A small publishing company is releasing a new book. The production costs will include a one-time fixed cost for editing and an additional cost for each book printed. The total production cost \( C \) (in dollars) is given by the function \( \mathrm{C}=19.95 \mathrm{~N}+750 \), where \( N \) is the number of books. The total revenue earned (in dollars) from selling the books is given by the function \( R=34.60 \mathrm{~N} \). Let \( P \) be the profit made (In dollars). Write an equation relating \( P \) to N . Simplify your answer as much as possible. P=

First, let's define the profit \( P \) as the difference between total revenue \( R \) and total production cost \( C \). Using the given equations, we have: \[ P = R - C \] Substituting the expressions for \( R \) and \( C \): \[ P = 34.60N - (19.95N + 750) \] Now, simplify the equation: \[ P = 34.60N - 19.95N - 750 \] \[ P = (34.60 - 19.95)N - 750 \] \[ P = 14.65N - 750 \] So, the equation relating profit \( P \) to the number of books \( N \) is: \[ P = 14.65N - 750 \] --- In the world of publishing, small presses often face the challenge of balancing costs and revenue.
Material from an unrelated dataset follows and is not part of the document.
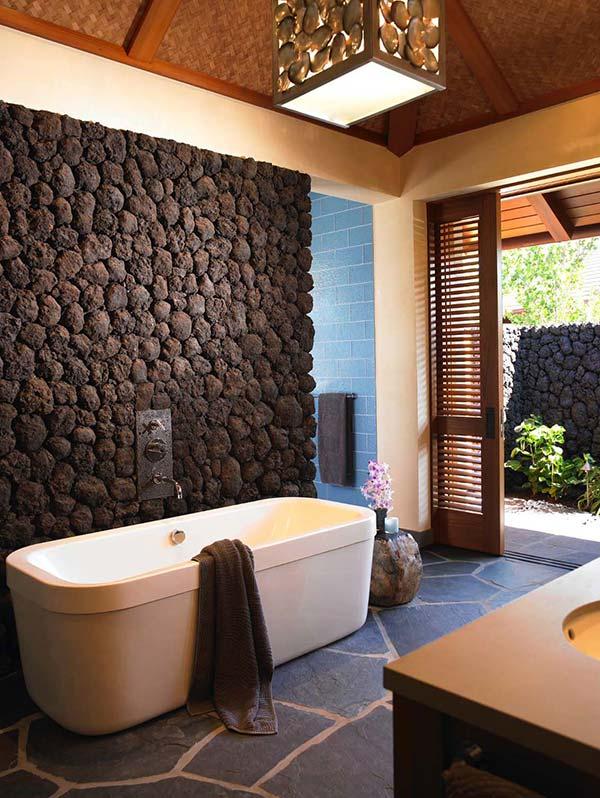 trồng cây bên dưới chân tường bao đảm bảo từ góc phòng tắm có thể nhìn ngắm được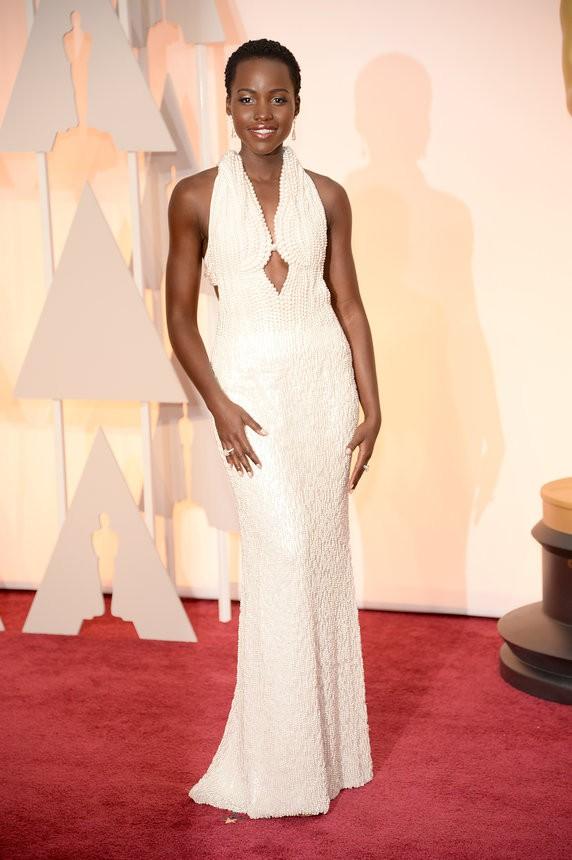 Lupita Nyong'o vestido de pérolas sob medida de Calvin Klein - Inspiração | Oscar 2015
A key to success is understanding the break-even point, which is the number of books that need to be sold to cover costs. For this situation, you can find the break-even point by setting \( P = 0 \) and solving for \( N \). This tells you how many copies need to fly off the shelves before profits start rolling in! From an entrepreneurial angle, maximizing profit isn't just about selling more books; it's also about managing costs effectively. Consider strategies like negotiating better printing prices or improving marketing efforts to boost sales. Small changes can have a large impact on that profit margin. Plus, connecting with readers via social media or local events can foster a community around your book, leading to even more sales!